• _SOURCE TEXT_:
════════════════════

Much of the initial advance will be used to retire a short-term $9 million debt to Fleet Bank, part of a $17.5 million unsecured line of credit that was shut off by the bank earlier this year. Another portion of the Knights of Columbus loan will be used to complete the new Shaughnessy Family Center, a social service center serving low-income families in South Boston.

Church officials say the sluggish economy slowed donations in recent years and that the trend has been exacerbated by a downturn in the stock market and the sexual abuse scandal that erupted in January.28

The Boston Priests’ Forum was in its own crisis. Formed in 2001 by three clergymen concerned about issues of isolation and overwork, the forum had become an ad hoc support group; its membership surged to about 200 out of 1,250 priests in active service, as the scandal intensified. The forum discussions got past commiseration: the priests were incensed about the betrayal they felt. Bowers felt an aching irony. Like a benevolent lord, Law had put him under no pressure for the unpaid church taxes. But the cardinal who had given him the best job of his life had sold all the priests down the river.

════════════════════

• _TO-DO LIST_:
A - Translate this sentence from the source text into Spanish: "The Boston Priests’ Forum was in its own crisis."
B - Please reproduce the source text word for word, everything from "The Boston Priests’" down to "down the river.".

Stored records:
════════════════════

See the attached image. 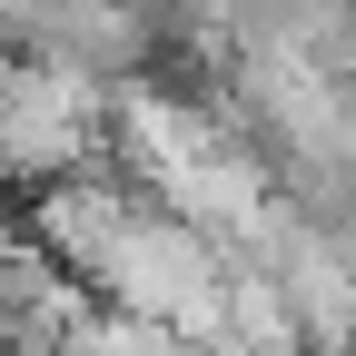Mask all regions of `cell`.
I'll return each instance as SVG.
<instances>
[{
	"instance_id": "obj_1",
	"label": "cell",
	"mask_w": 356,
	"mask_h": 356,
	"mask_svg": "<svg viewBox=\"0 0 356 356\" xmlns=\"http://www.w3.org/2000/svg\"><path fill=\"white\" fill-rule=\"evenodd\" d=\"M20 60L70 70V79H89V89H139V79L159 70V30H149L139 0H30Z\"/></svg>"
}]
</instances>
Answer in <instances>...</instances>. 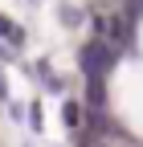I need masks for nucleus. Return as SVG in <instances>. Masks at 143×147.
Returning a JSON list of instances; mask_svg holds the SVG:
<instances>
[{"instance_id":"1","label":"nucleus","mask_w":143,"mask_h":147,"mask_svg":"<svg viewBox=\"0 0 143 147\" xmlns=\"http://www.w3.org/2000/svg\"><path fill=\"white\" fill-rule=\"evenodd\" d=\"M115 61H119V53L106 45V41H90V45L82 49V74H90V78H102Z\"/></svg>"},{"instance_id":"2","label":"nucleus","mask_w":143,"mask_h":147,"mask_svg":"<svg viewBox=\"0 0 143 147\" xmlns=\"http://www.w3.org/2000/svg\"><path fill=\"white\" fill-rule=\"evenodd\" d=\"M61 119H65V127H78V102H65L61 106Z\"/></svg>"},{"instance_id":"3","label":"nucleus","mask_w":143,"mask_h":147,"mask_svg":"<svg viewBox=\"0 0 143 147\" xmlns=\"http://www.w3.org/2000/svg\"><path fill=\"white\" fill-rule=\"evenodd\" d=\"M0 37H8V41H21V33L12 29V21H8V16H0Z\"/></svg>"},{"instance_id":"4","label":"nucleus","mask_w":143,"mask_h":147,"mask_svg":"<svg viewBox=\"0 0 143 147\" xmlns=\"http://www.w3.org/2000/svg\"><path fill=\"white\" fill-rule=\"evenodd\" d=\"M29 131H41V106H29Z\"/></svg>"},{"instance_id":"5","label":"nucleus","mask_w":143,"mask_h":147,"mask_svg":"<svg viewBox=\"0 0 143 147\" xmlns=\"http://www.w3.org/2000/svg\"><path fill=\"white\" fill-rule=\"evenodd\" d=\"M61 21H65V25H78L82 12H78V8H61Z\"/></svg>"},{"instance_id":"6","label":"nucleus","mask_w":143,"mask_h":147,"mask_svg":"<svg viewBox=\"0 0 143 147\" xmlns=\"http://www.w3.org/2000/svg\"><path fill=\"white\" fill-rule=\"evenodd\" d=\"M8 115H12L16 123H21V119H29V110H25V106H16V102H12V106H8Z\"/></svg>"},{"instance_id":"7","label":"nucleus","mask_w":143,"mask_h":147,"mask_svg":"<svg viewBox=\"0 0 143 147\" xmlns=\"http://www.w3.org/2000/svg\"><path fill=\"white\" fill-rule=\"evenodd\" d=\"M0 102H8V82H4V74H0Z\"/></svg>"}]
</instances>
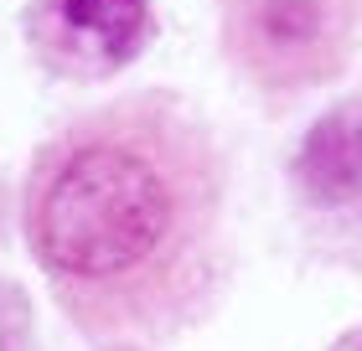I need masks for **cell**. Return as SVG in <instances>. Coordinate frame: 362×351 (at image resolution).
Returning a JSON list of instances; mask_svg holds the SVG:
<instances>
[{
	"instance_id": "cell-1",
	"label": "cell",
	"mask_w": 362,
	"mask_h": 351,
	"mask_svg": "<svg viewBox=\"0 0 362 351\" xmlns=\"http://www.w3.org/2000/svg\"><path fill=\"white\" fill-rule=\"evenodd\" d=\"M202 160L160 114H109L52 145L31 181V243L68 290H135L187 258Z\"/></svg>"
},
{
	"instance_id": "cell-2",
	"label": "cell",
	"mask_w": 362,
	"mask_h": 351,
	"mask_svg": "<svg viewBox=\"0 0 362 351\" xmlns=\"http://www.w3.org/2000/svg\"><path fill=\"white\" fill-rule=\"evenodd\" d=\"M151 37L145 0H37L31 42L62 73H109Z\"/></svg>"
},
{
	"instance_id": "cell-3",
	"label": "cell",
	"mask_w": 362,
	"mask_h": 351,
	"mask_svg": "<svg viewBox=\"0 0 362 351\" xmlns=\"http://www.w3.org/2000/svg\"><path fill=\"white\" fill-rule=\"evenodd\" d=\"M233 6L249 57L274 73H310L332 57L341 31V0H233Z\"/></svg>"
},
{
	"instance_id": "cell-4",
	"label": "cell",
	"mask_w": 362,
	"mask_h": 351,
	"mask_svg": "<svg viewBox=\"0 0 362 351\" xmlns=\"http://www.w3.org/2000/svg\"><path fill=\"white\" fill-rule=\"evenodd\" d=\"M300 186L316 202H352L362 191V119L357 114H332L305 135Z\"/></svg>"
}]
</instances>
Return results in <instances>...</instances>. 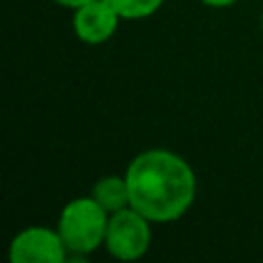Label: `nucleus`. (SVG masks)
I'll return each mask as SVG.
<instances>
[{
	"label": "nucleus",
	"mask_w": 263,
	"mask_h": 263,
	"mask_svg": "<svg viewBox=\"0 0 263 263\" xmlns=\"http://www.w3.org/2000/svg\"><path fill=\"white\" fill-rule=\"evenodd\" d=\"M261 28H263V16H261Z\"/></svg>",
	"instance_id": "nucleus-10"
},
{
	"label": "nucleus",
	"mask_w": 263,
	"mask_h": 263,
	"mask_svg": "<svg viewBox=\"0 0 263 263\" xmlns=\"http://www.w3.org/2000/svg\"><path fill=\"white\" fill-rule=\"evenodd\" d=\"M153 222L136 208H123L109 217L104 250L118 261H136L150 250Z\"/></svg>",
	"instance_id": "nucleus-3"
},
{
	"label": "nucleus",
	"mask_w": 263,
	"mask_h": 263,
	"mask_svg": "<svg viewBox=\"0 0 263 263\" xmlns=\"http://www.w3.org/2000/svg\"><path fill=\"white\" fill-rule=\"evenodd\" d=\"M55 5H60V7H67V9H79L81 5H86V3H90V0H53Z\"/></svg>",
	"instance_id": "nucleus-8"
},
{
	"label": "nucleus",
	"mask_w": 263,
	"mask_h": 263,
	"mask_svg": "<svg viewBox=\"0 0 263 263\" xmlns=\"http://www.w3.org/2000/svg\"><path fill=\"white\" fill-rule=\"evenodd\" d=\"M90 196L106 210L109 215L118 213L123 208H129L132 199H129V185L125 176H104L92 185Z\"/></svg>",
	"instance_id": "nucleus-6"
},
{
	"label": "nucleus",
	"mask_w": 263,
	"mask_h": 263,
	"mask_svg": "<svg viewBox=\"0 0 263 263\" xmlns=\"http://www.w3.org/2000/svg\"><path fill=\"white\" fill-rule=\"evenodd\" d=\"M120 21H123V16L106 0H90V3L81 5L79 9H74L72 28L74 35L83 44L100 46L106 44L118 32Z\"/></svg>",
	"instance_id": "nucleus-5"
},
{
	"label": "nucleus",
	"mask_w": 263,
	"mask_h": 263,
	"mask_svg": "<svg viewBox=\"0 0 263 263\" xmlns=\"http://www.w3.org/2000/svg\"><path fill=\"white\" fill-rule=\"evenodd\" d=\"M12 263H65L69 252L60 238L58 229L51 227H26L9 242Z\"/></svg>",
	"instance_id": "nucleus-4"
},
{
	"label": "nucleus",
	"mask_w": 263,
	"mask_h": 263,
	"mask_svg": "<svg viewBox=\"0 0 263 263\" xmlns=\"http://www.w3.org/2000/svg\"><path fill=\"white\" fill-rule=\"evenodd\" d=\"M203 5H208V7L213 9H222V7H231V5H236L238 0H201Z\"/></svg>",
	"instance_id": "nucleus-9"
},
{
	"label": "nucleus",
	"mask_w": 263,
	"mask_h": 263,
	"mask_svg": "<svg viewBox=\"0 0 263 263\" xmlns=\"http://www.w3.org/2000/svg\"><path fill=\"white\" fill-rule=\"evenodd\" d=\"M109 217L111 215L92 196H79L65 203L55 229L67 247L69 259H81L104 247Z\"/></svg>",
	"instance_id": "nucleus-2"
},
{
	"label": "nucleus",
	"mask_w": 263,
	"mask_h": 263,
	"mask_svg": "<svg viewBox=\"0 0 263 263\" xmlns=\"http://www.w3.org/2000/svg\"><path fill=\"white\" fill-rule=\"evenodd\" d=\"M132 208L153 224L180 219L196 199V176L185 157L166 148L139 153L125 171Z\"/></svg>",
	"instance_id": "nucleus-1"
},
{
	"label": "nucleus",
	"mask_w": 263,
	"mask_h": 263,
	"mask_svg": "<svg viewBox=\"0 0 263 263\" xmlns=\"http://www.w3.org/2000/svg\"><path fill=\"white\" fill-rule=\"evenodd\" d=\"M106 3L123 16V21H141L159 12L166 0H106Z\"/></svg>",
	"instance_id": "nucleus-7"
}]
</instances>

════════════════════

• _RESPONSES TO THE EXERCISE_:
A - El Foro de Sacerdotes de Boston atravesaba su propia crisis.

B -
The Boston Priests’ Forum was in its own crisis. Formed in 2001 by three clergymen concerned about issues of isolation and overwork, the forum had become an ad hoc support group; its membership surged to about 200 out of 1,250 priests in active service, as the scandal intensified. The forum discussions got past commiseration: the priests were incensed about the betrayal they felt. Bowers felt an aching irony. Like a benevolent lord, Law had put him under no pressure for the unpaid church taxes. But the cardinal who had given him the best job of his life had sold all the priests down the river.